Handling Faults in Python Generator Chains
July 11, 2008Here’s an idea I’m going to try Real Soon Now -
David Beazley gave a cool talk at PyCon ‘08, called “Generator Tricks for System Programmers.” Take a look if you haven’t, and are interested in this kind of stuff – his slides use the processing of an Apache log as the running example, it’s fairly practical and relevant stuff.
Down at the very end of the talk (slide 71 of 71… the slides are here) David mentions a number of pitfalls with the technique, and error handling is one of them. The problem is essentially that when a chain of generators is used for offline processing of a large data stream, it becomes difficult to know when to catch exceptions and what to do with them. In particular, the link in the generator chain that raises an exception may not have any access to the data that the processing chain started with – the log line, in the Apache example. And if you have a large data set then this might come up thousands of times, so you really can’t handle faults by stopping and fixing…

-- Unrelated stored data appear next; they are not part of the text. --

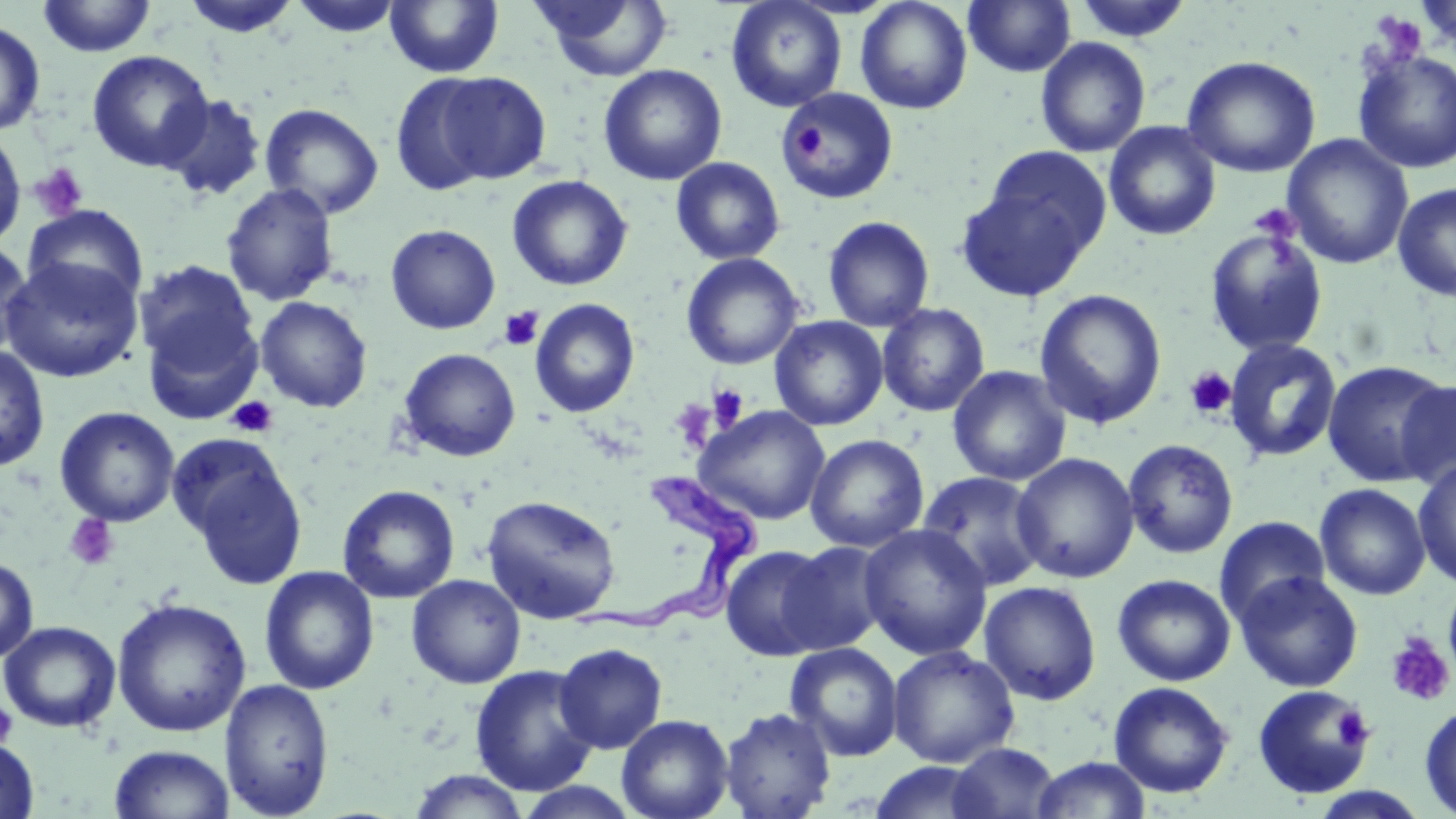

{
  "slide_level_diagnosis": "Trypanosoma brucei",
  "platelet_locations": "approximate bounding boxes as (x1, y1, x2, y2) in pixels: (1372, 13, 1428, 64), (789, 126, 826, 160), (29, 162, 90, 221), (1249, 204, 1301, 243), (497, 306, 544, 351), (1185, 366, 1236, 419), (707, 383, 749, 428), (227, 396, 279, 438), (671, 399, 717, 449), (63, 513, 120, 571), (1385, 632, 1455, 706), (0, 701, 18, 749), (1331, 706, 1373, 749)",
  "uninfected_red_blood_cell_locations": "approximate bounding boxes as (x1, y1, x2, y2) in pixels: (37, 0, 157, 58), (180, 0, 302, 38), (288, 0, 406, 37), (725, 0, 848, 113), (855, 0, 973, 114), (964, 0, 1076, 77), (1071, 0, 1194, 44), (384, 1, 504, 78), (530, 1, 675, 82), (1415, 1, 1456, 53), (0, 20, 46, 137), (1035, 37, 1151, 158), (1352, 49, 1456, 174), (86, 50, 215, 172), (1181, 55, 1321, 178), (598, 64, 727, 186), (433, 71, 551, 185), (388, 73, 500, 196), (778, 88, 898, 204), (160, 94, 267, 202), (260, 103, 384, 219), (1104, 121, 1221, 240), (0, 127, 26, 252), (1282, 134, 1414, 270), (981, 145, 1112, 263), (670, 157, 786, 265), (507, 175, 632, 291), (954, 179, 1092, 300), (1393, 182, 1456, 303), (221, 183, 340, 307), (23, 204, 149, 309), (823, 216, 935, 331), (385, 224, 501, 335), (1204, 227, 1329, 357), (0, 238, 35, 361), (681, 253, 803, 370), (1, 257, 143, 383), (134, 259, 260, 379), (1034, 288, 1168, 430), (255, 296, 373, 413), (530, 298, 640, 418), (877, 302, 990, 417), (770, 316, 888, 431), (1224, 337, 1342, 464), (0, 345, 51, 474), (398, 348, 521, 462), (1321, 360, 1452, 487), (948, 366, 1071, 486), (1395, 379, 1456, 491), (54, 406, 180, 527), (694, 406, 831, 524), (805, 434, 929, 552), (1122, 438, 1239, 559), (172, 439, 308, 590), (1011, 453, 1140, 583), (1413, 460, 1456, 588), (916, 471, 1049, 592), (1315, 483, 1431, 600), (337, 484, 460, 603), (481, 494, 622, 624), (1214, 516, 1329, 625), (858, 524, 993, 660), (780, 541, 892, 654), (719, 544, 835, 661), (0, 556, 39, 664), (259, 566, 379, 694), (1234, 571, 1364, 692), (406, 574, 526, 688), (1113, 574, 1236, 686), (979, 580, 1102, 705), (1443, 583, 1456, 679), (111, 598, 251, 737), (0, 620, 122, 733), (554, 642, 668, 754), (785, 643, 903, 761), (887, 645, 1020, 768), (470, 664, 599, 797), (219, 678, 335, 818), (1108, 681, 1234, 798), (1252, 685, 1374, 799), (1419, 703, 1456, 817), (719, 706, 836, 819), (616, 714, 734, 819), (0, 738, 40, 818), (947, 742, 1060, 819), (109, 745, 235, 819), (1030, 756, 1151, 818), (869, 761, 993, 818), (406, 769, 530, 819), (1308, 787, 1431, 819)",
  "image_size": "1456×819 pixels",
  "magnification": "1000x",
  "field_of_view": "one of a larger specimen",
  "trypanosoma_brucei_locations": "approximate bounding boxes as (x1, y1, x2, y2) in pixels: (561, 472, 764, 640)",
  "preparation": "thin blood film",
  "stain": "May-Grünwald-Giemsa",
  "modality": "light microscopy"
}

In one case there might be a very nice solution for this. The case is when the exceptions are a result of malformed or otherwise exceptional data, and the right reaction is to filter this data into a separate file for manual or special processing later. And, the solution is to pass the exception back up the yield chain, using the send primitive. The semantics are basically, “hey, that didn’t work so well for us here down the line, could you please put this one aside for special processing…” In the Apache example, the outcome could be a new log excerpt with only the lines that raised exceptions during normal processing.
Some related reading – generator coroutines PEP, and thoughts on send semantics.
I’ll post a code sample when I get around to trying this out.